Between January and April 1929, Fleming and his collaborators Ridley and Craddock analyzed the efficacy of the substance called penicillin. He was called penicillin because mold was penicilium. Penicillin, which prevented the growth of many pathogenic organisms, also observed that it was not toxic to living cells. Against general antiseptic fleming. He seemed to have fulfilled the dream of his life. But unfortunately this did not happen. They soon lost hope. In the sessions held, it was detected that penicillin took more than four hours to kill bacteria and also, in the presence of blood sero, lost most of its activity. When the rabbits were put to life, in 30 minutes it disappeared from the blood. Fleming thought that continuing to work with penicillin was wasting time. Perhaps that is why he did not do the decisive animal protection test. The true strength of penicillin that would have taught him and Fleming did not realize the real importance of his discovery.
In May 1929 Fleming sent to publish his report on penicillin. He mentioned the antiseptic effect of penicillin, but did not do it enough. At present, the original "separates" of that article, 300,000 pesetas. around.
Fleming apparently lost interest in penicillin.
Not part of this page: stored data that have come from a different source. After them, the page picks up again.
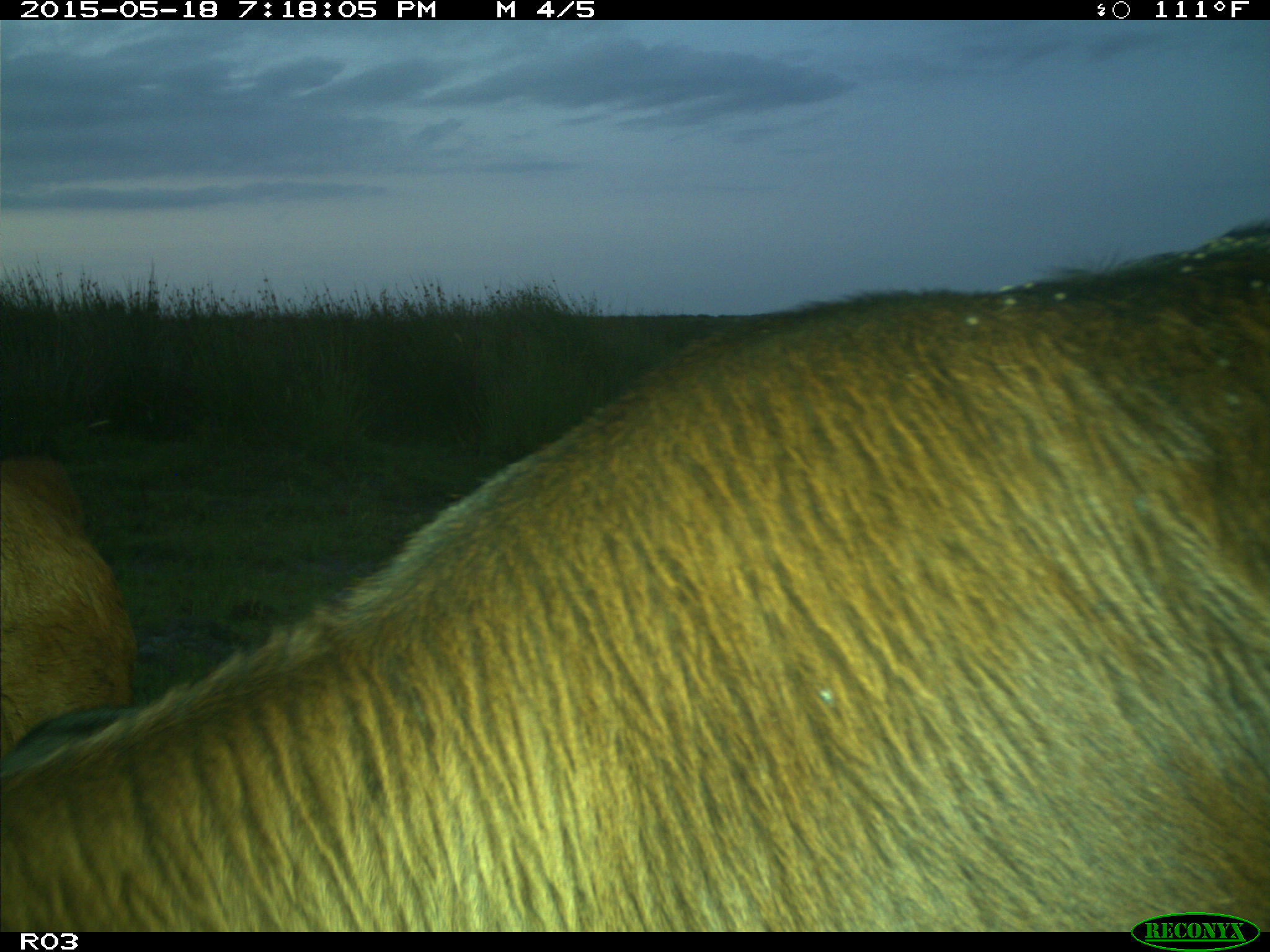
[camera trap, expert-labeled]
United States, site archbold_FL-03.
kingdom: Animalia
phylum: Chordata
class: Mammalia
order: Artiodactyla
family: Bovidae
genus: Bos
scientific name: Bos taurus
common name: domestic cow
From 1930 to 1940 he published 27 articles dedicated exclusively to penicillin, which studied its use for the production of selective crops. During these ten years Fleming used penicillin in traditional vaccine production for sale. He did not investigate further and showed no interest in penicillin research.
The penicillin boom comes mainly from the work of an Oxford group. The work began in 1938, when Ernt Chain was conducting a bibliographic research on natural bactericidal agents and learned about Fleming's report. Chain was a chemist and had an interest in the world of enzymes. When he starts testing penicillin, he realizes his bactericidal strength and decides to do an animal protection test by contacting Florey. The test was conducted on 25 May 1940 and the results were very positive. The tests and results that were performed on people throughout 1941 were admirable.
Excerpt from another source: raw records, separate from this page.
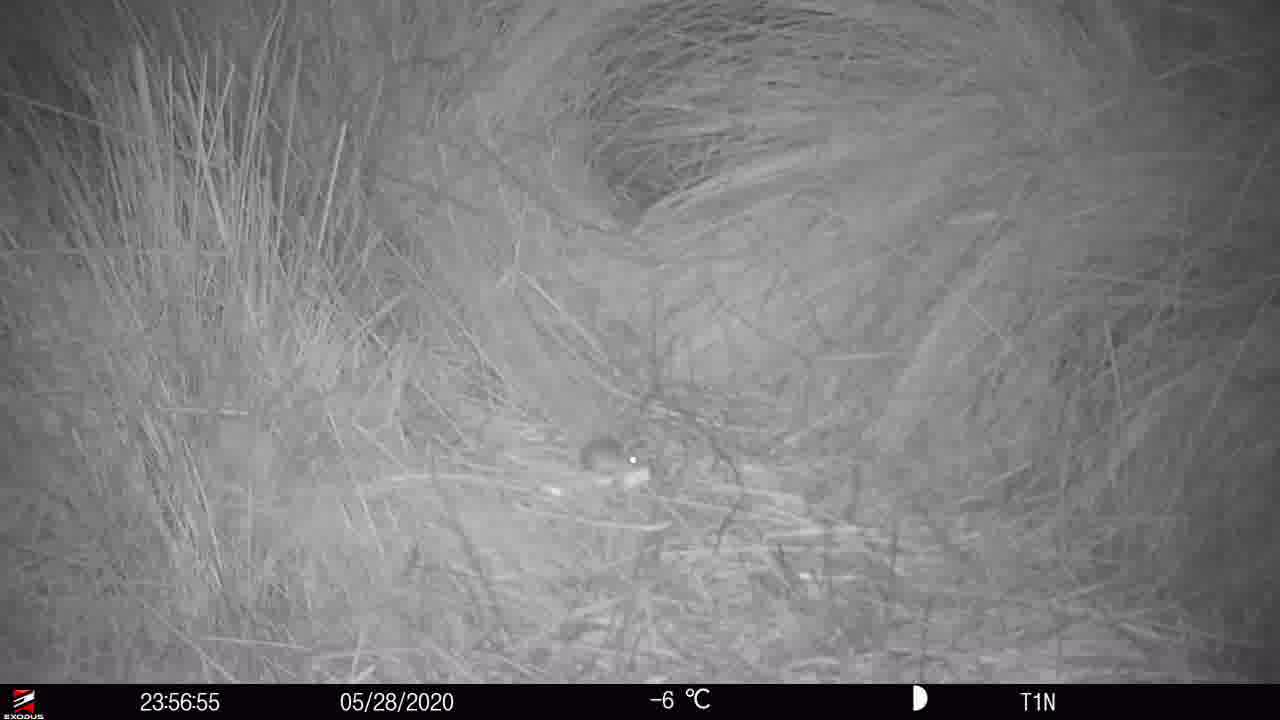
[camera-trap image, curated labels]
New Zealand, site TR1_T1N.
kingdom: Animalia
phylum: Chordata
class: Mammalia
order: Rodentia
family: Muridae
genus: Mus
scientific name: Mus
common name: mouse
Mouse (Mus).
The publication of the results of this work did not generate interest. Nor did it affect him much. He wrote that penicillin could be replaced by sulfonamide if it was synthesized.
Interest in Fleming penicillin rose in August 1942, when a friend became ill with meningitis. The sulfonamides were ineffective and when his friend was about to die, Fleming decided to try penicillin. He called Florey and asked him to explain how to use penicillin. The dying patient recovered quickly.
As a result and thanks to a letter sent by Almroth Wright, his advisor, to The Times, in which all the merit of penicillin was attributed to Fleming, Fleming was involved in a large advertising campaign. Until his death in 1955, he was a favorite character for the hero and the world press.
The causes of disproportionate diffusers are complex. One of them is Florey's harsh attitude to the press, because he did not want publicity. The journalists then rejected him. Another thing was the attitude of St. Mary's hospital in which Fleming worked. Journalists were accepted there. In addition, the dean of St. Mary, Churchill's physician, reinforced the press campaign. In 1942 the British government needed something to reinforce the morale of the population in the midst of the war. A fascinating drug like penicillin was an unbeatable opportunity to undertake this work. The Minister of Information launched a campaign on penicillin. Fleming was the character everyone wanted to meet and the press considered him a beloved child. The Oxford team was out of all this.
However, the Nobel Prize committee was able to raise more than journalists and awarded the 1944 Nobel Prize to Florey, Chain and Fleming.
Fleming is a good bacteriologist and competent who did great work, but in this topic penicillin received a disproportionate fame. Therefore, the intention of these lines has been to show the real image of this well-known scientist.